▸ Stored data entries
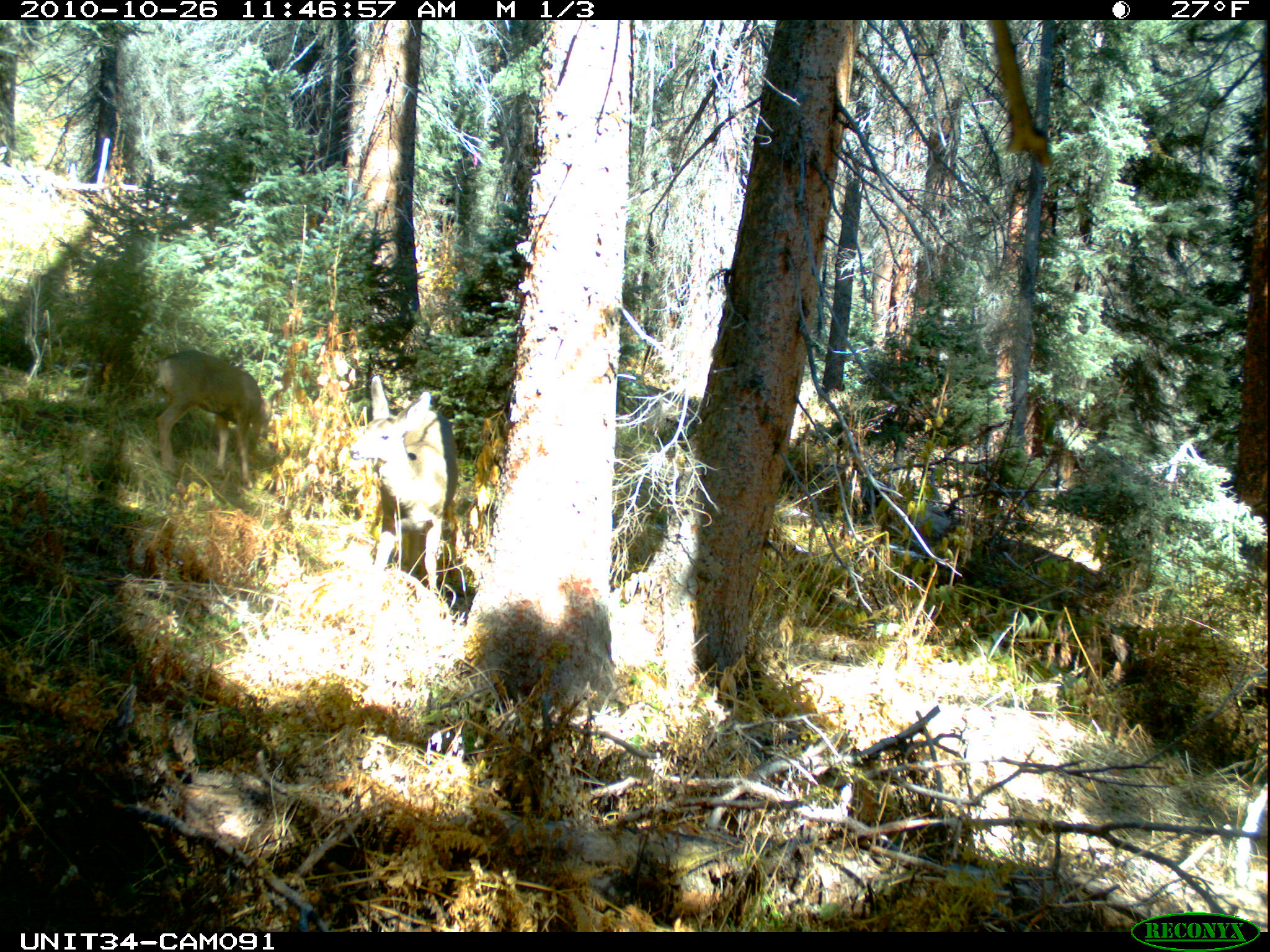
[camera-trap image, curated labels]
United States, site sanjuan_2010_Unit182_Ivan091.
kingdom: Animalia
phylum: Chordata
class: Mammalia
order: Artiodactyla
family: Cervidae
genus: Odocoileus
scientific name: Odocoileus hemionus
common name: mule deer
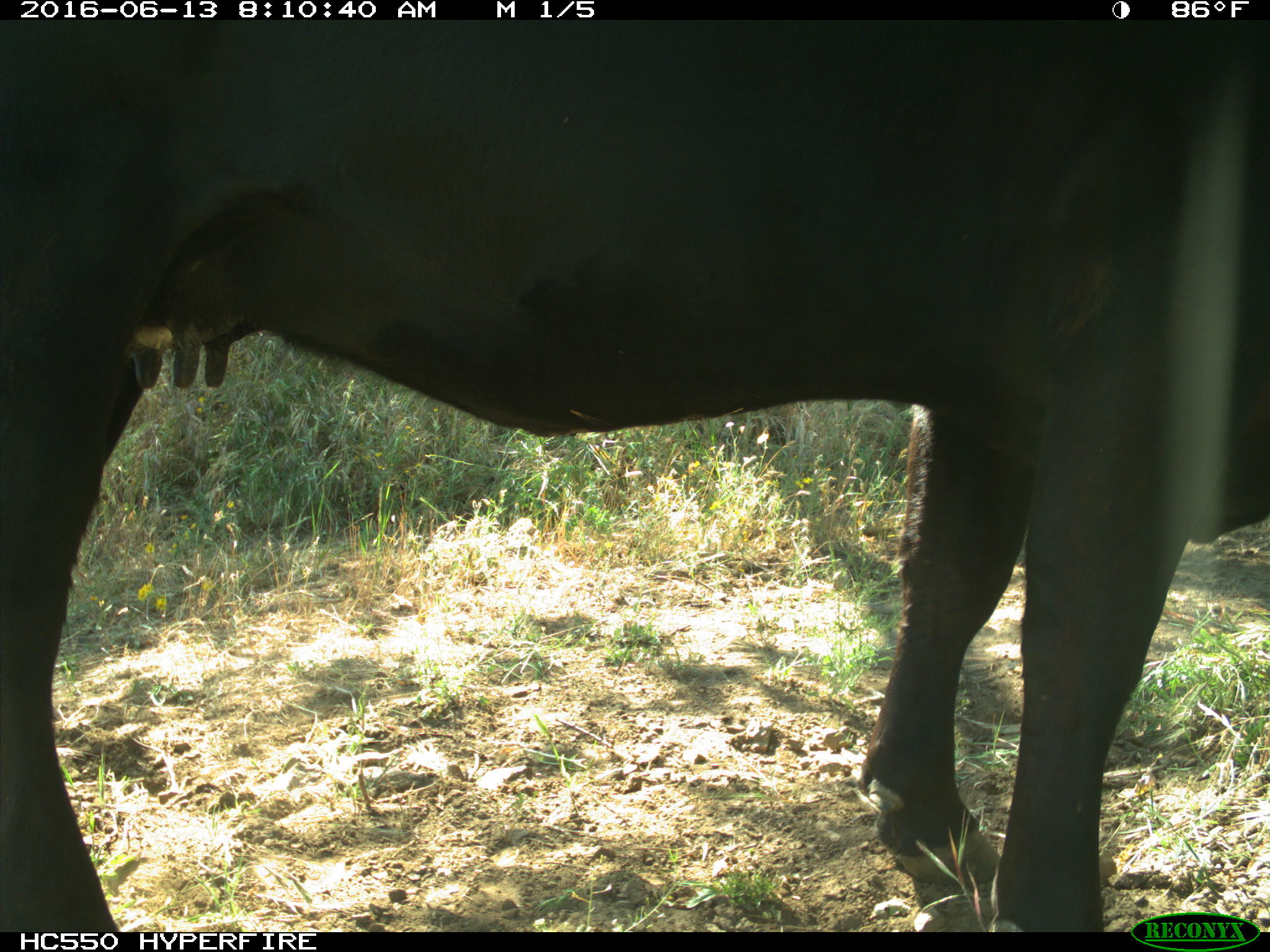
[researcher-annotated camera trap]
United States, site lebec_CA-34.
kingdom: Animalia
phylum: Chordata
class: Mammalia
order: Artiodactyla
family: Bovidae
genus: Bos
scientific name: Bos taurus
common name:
* * *
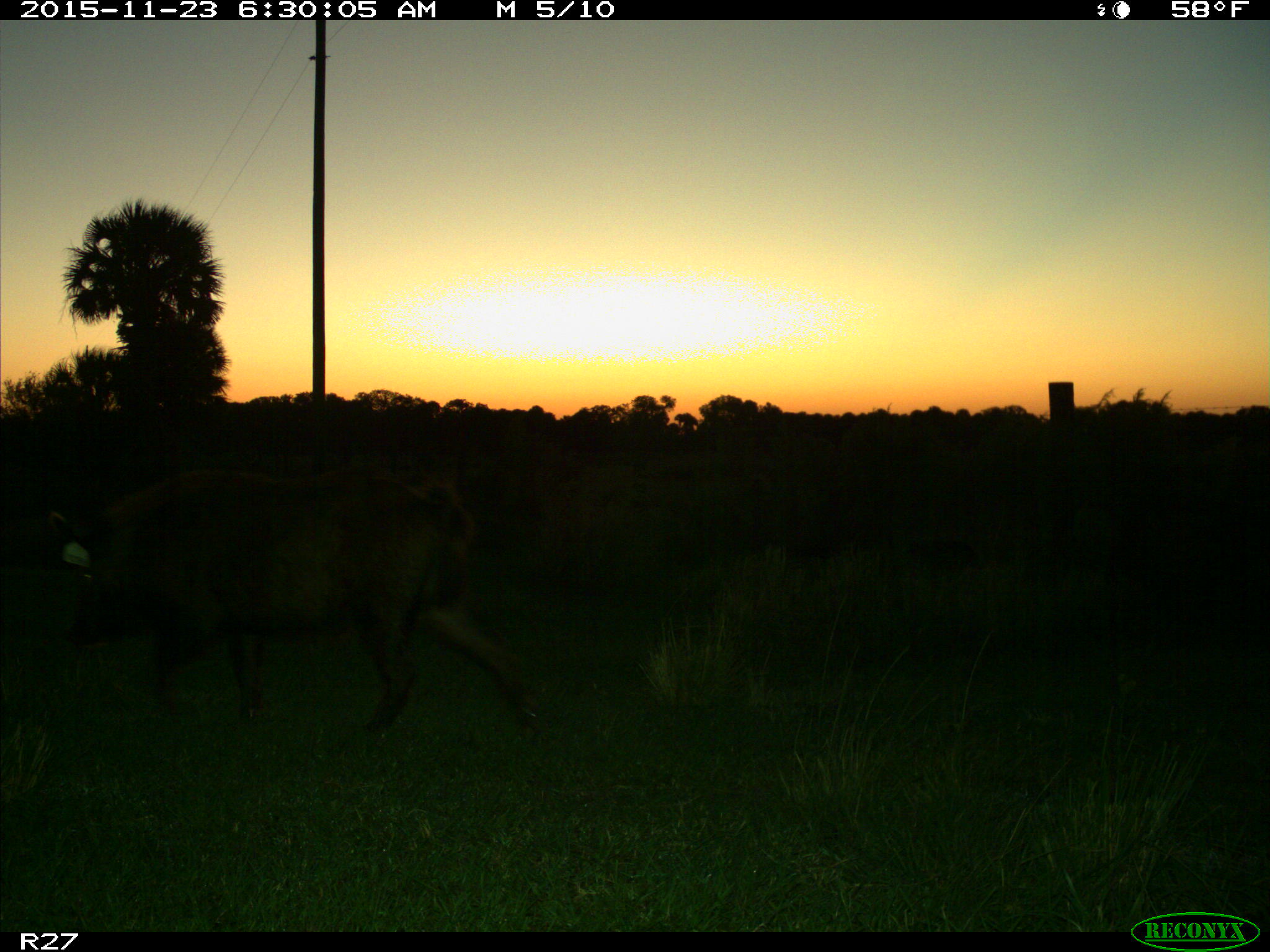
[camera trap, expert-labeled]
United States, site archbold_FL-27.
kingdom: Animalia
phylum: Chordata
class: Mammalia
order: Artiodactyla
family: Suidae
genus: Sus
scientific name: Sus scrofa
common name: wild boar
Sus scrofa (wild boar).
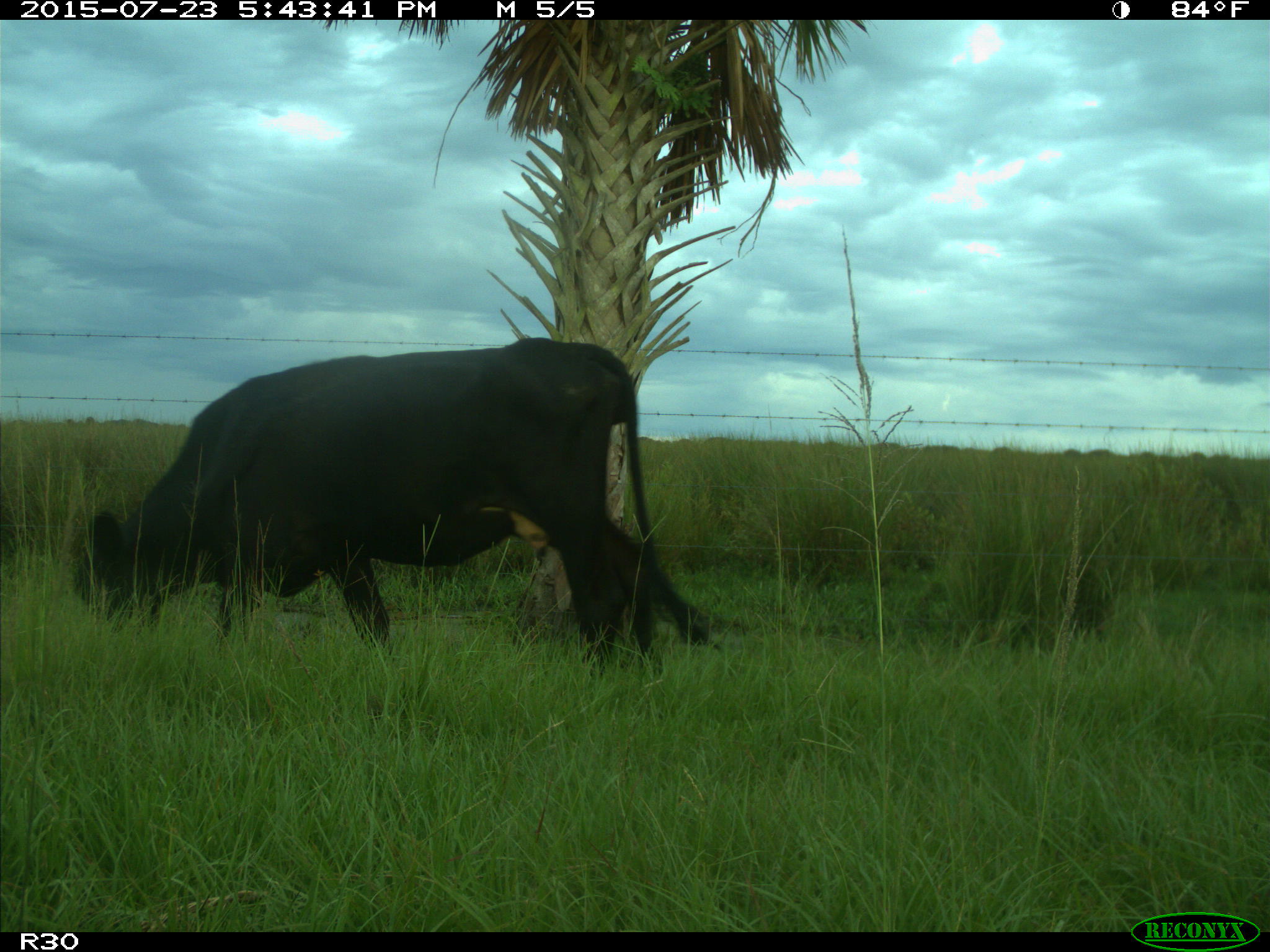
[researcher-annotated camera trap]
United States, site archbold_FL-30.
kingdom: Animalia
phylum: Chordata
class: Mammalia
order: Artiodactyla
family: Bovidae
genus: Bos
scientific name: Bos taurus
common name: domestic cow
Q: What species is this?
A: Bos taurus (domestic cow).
==
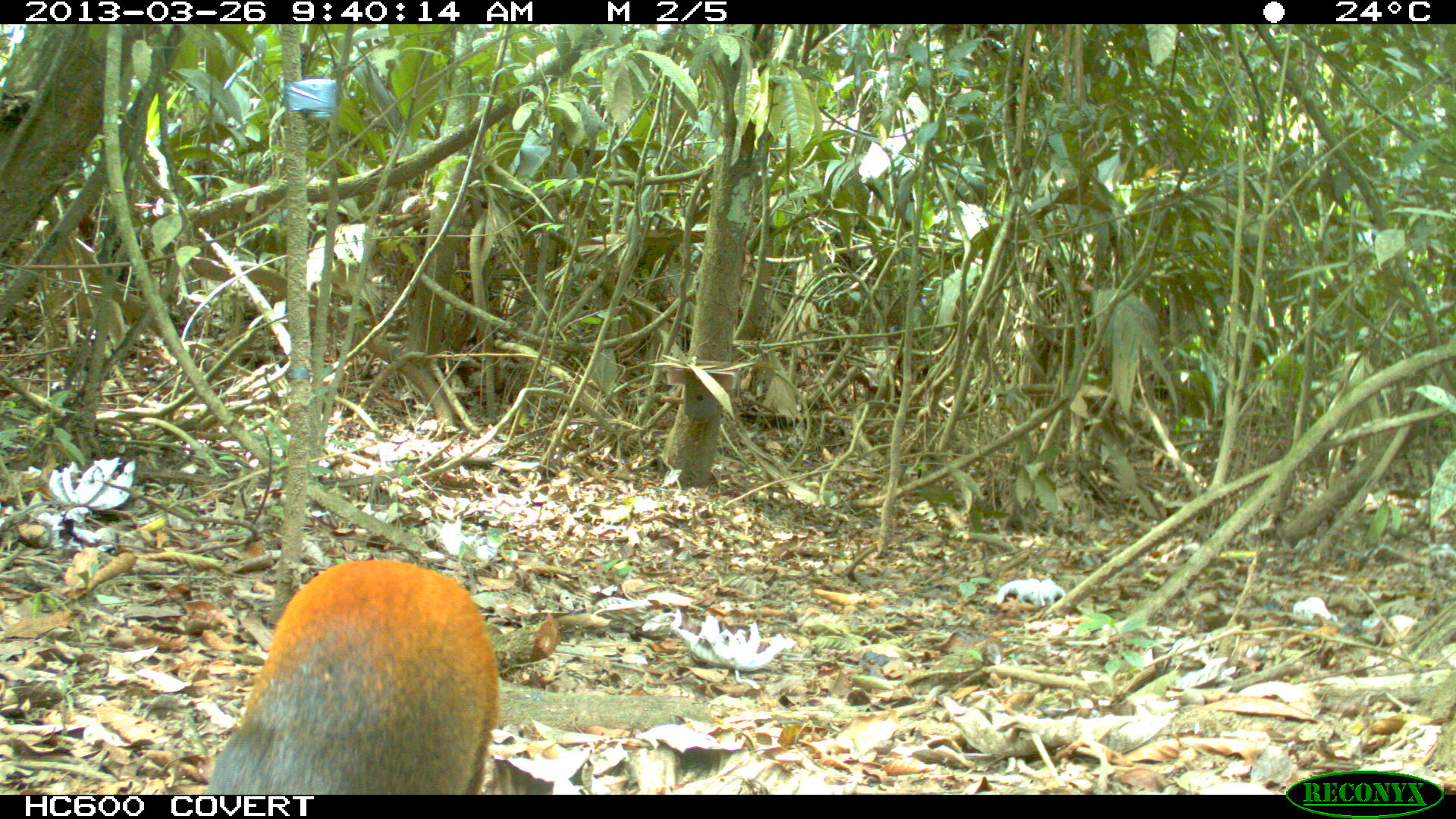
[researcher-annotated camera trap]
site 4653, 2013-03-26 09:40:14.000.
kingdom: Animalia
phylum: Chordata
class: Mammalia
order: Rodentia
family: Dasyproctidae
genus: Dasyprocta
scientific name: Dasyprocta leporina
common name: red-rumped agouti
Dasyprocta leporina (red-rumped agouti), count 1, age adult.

▸ Work item
Whenever the string "family" shows up in a line of the records, copy that line.

▸ Result for this task
family: Cervidae
family: Bovidae
family: Suidae
family: Bovidae
family: Dasyproctidae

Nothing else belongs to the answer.